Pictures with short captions
════
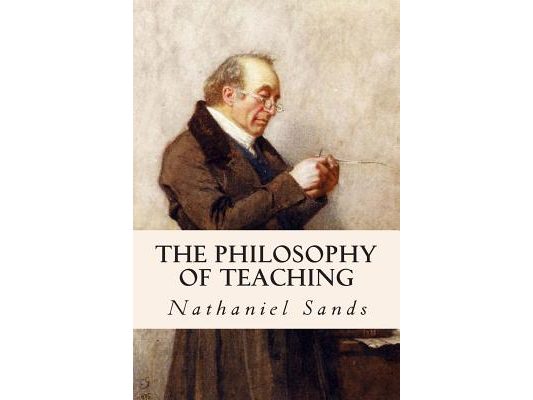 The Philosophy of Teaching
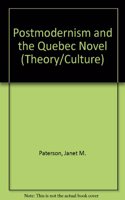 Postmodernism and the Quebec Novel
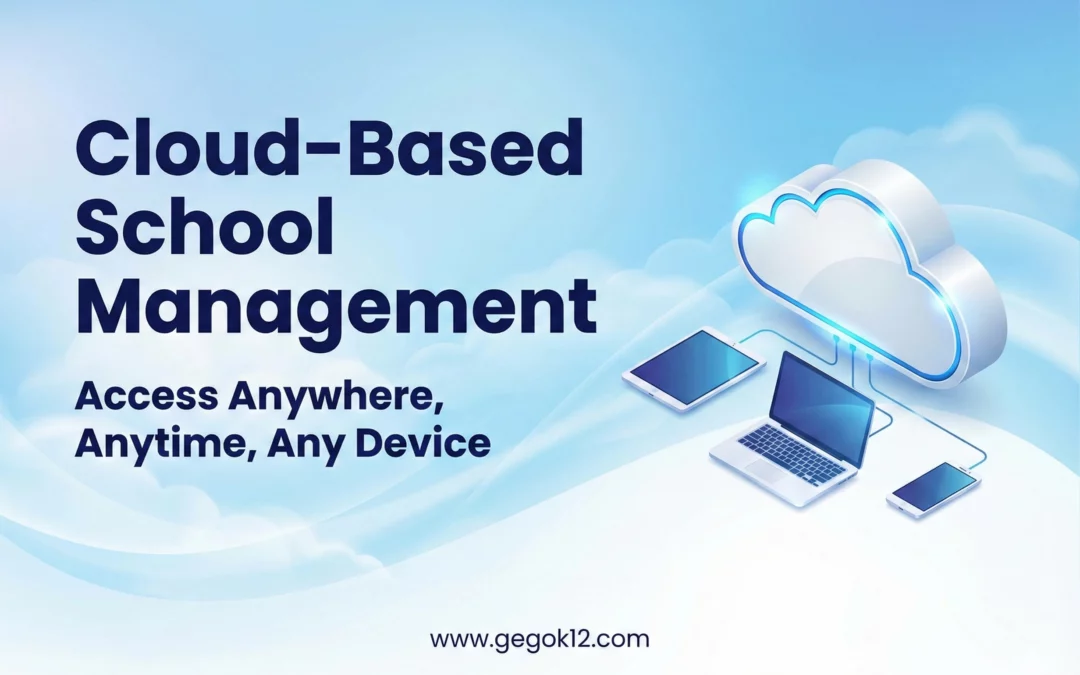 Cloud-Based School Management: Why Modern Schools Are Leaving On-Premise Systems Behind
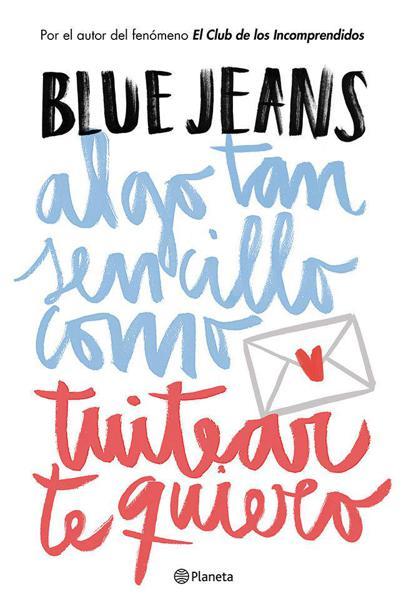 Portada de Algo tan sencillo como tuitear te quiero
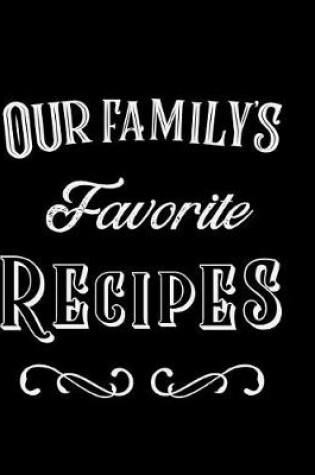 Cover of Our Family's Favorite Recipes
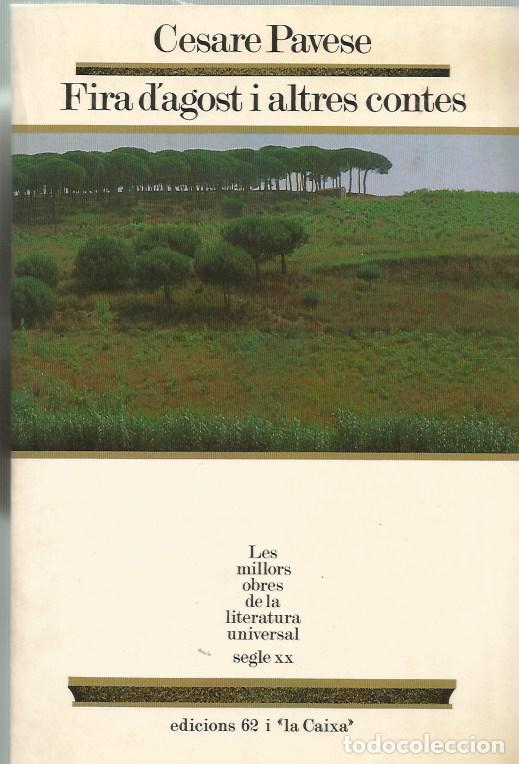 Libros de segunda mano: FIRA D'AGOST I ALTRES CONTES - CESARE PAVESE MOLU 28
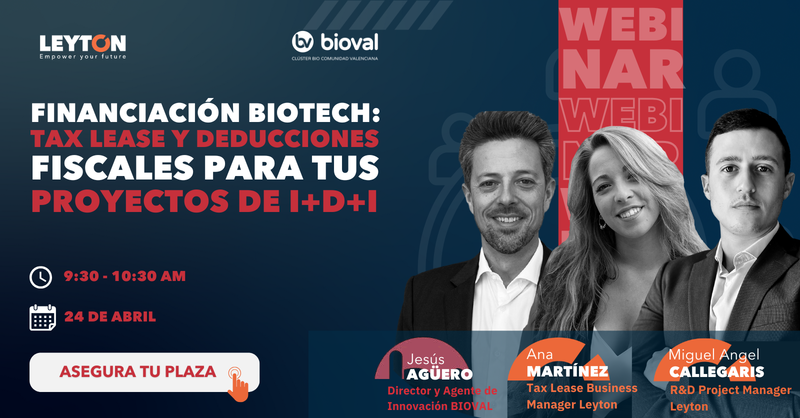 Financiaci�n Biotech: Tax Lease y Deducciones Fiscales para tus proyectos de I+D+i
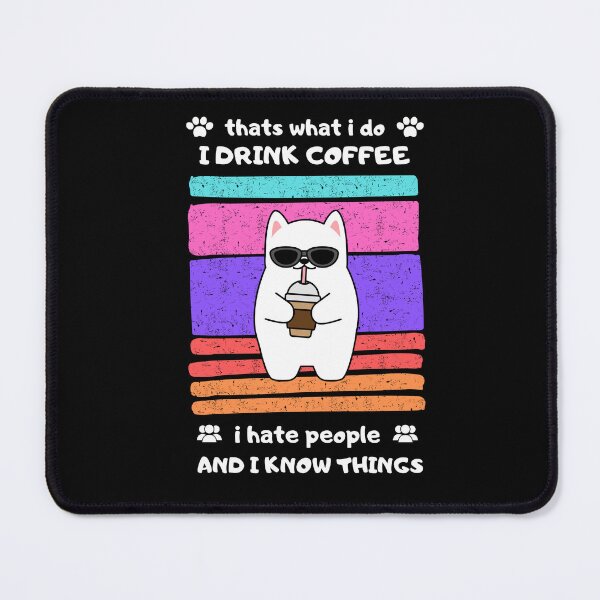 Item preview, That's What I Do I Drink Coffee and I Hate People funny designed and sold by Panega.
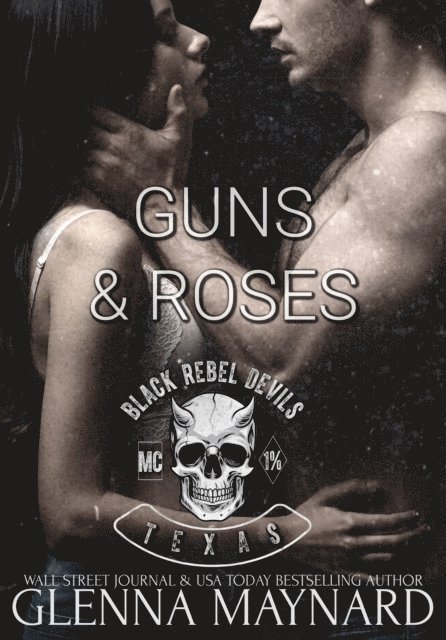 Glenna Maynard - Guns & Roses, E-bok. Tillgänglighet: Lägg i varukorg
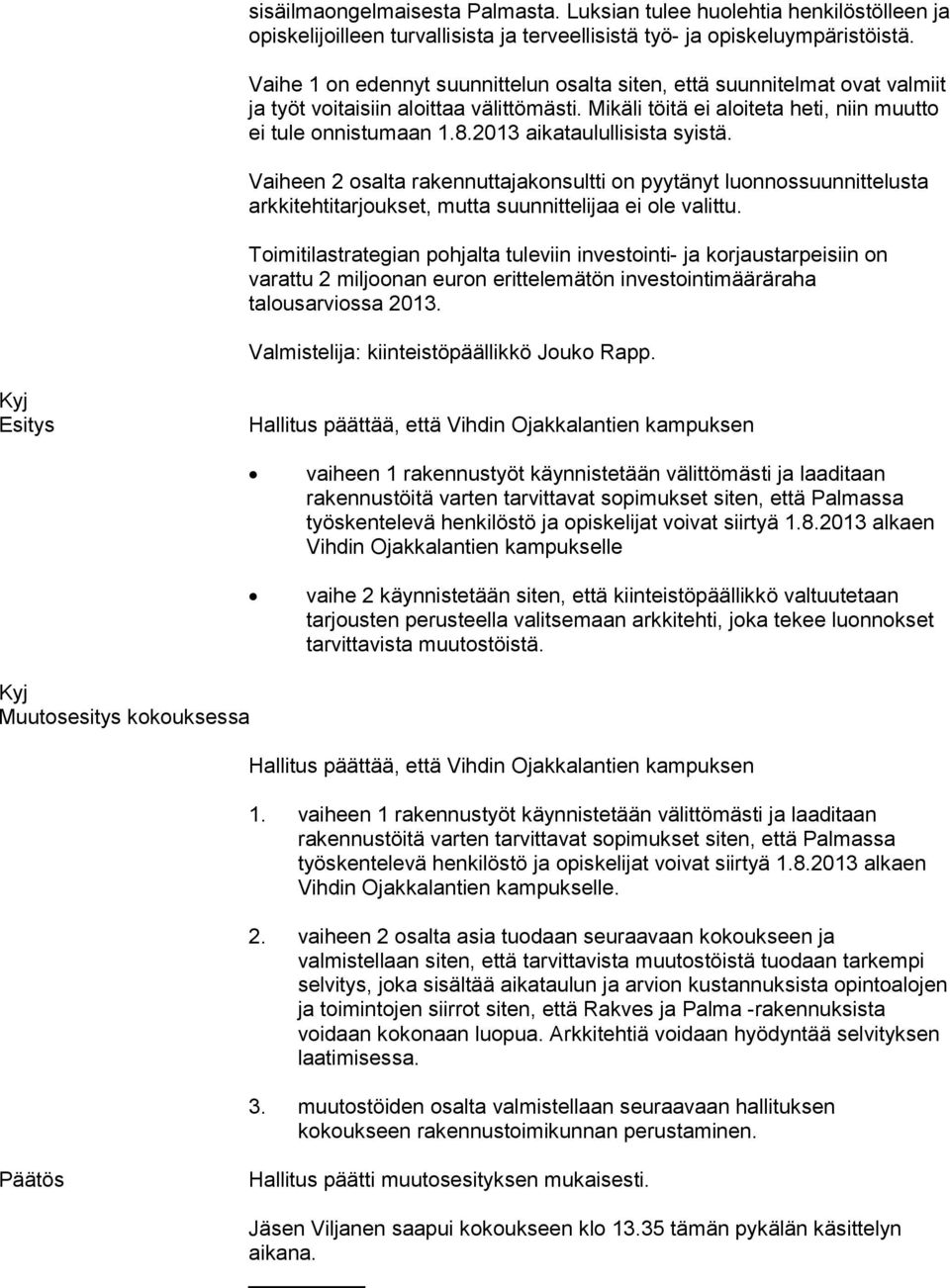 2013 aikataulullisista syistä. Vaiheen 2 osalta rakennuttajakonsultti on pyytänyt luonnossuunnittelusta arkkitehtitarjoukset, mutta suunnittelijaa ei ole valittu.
════
> [WHAT IS REQUIRED]
Leave the pictures out and reproduce every record above exactly.

> [EXERCISE OUTPUT]
 The Philosophy of Teaching
 Postmodernism and the Quebec Novel
 Cloud-Based School Management: Why Modern Schools Are Leaving On-Premise Systems Behind
 Portada de Algo tan sencillo como tuitear te quiero
 Cover of Our Family's Favorite Recipes
 Libros de segunda mano: FIRA D'AGOST I ALTRES CONTES - CESARE PAVESE MOLU 28
 Financiaci�n Biotech: Tax Lease y Deducciones Fiscales para tus proyectos de I+D+i
 Item preview, That's What I Do I Drink Coffee and I Hate People funny designed and sold by Panega.
 Glenna Maynard - Guns & Roses, E-bok. Tillgänglighet: Lägg i varukorg
 2013 aikataulullisista syistä. Vaiheen 2 osalta rakennuttajakonsultti on pyytänyt luonnossuunnittelusta arkkitehtitarjoukset, mutta suunnittelijaa ei ole valittu.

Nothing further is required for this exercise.